## Supplied text
::::
We begin today's roundup with
Sam Brodey's piece over at Mother Jones on Rand Paul's announcement today that he's running for president:
Paul's preannouncement video brands him as a "different kind of Republican." That, he is. The ophthalmologist-senator's libertarian streak and popularity with young people certainly set him apart from his likely GOP rivals. But his past conspiracy-theorizing—and the controversial pronouncements of his father, Ron Paul—separate him from the pack for less positive reasons.
Josh Rogin at Bloomberg:
In the first salvo of the 2016 Republican ad wars, a conservative group is about to unleash a seven-figure ad campaign targeting Senator Rand Paul for being out of step with the party on Iran, just as he launches his presidential campaign.
[...] Paul has been avoiding any comment on the Obama administration’s announcement last week that Iran and the P5+1 powers agreed to a political framework in which Iran would receive sanctions relief in exchange for scaling back its nuclear program. All the other Republican contenders have come out against the deal, and former Texas Governor Rick Perry promised Monday to trash it if he is elected.
On Monday, after several days of silence, a Paul spokesman told Bloomberg: "Senator Paul will be watching closely and believes any deal must make clear Iran cannot acquire a nuclear weapon, allows for full verification and is approved by Congress.”
::::
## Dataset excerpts
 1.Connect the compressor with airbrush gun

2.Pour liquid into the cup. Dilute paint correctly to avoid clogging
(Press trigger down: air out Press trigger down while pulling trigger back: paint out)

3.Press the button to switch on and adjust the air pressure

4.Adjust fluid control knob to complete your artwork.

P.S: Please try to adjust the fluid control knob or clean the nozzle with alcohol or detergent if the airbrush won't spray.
::::
## Questions
A: Using the Rand Paul roundup at the top, say whether each statement agrees with it (yes or no) and quote the words that decide it. (i) Paul's preannouncement video presents him as a different kind of Republican. (ii) The conservative group's ad campaign against Paul is a five-figure effort. (iii) Rick Perry promised on Monday to trash the Iran deal if elected.
B: Answer these from the Rand Paul roundup above, one line each:
(i) What profession besides senator does the Mother Jones excerpt give Paul?
(ii) Who wrote the Bloomberg piece?
(iii) To which outlet did a Paul spokesman speak on Monday?
C: From the Rand Paul roundup, set down word for word the stretch from "Josh Rogin at" through "he is elected.".

## Outputs for the tasks
A:
(i) Yes: "Paul's preannouncement video brands him as a "different kind of Republican.""
(ii) No: "a conservative group is about to unleash a seven-figure ad campaign"
(iii) Yes: "former Texas Governor Rick Perry promised Monday to trash it if he is elected"

B:
(i) Ophthalmologist
(ii) Josh Rogin
(iii) Bloomberg

C:
Josh Rogin at Bloomberg:
In the first salvo of the 2016 Republican ad wars, a conservative group is about to unleash a seven-figure ad campaign targeting Senator Rand Paul for being out of step with the party on Iran, just as he launches his presidential campaign.
[...] Paul has been avoiding any comment on the Obama administration’s announcement last week that Iran and the P5+1 powers agreed to a political framework in which Iran would receive sanctions relief in exchange for scaling back its nuclear program. All the other Republican contenders have come out against the deal, and former Texas Governor Rick Perry promised Monday to trash it if he is elected.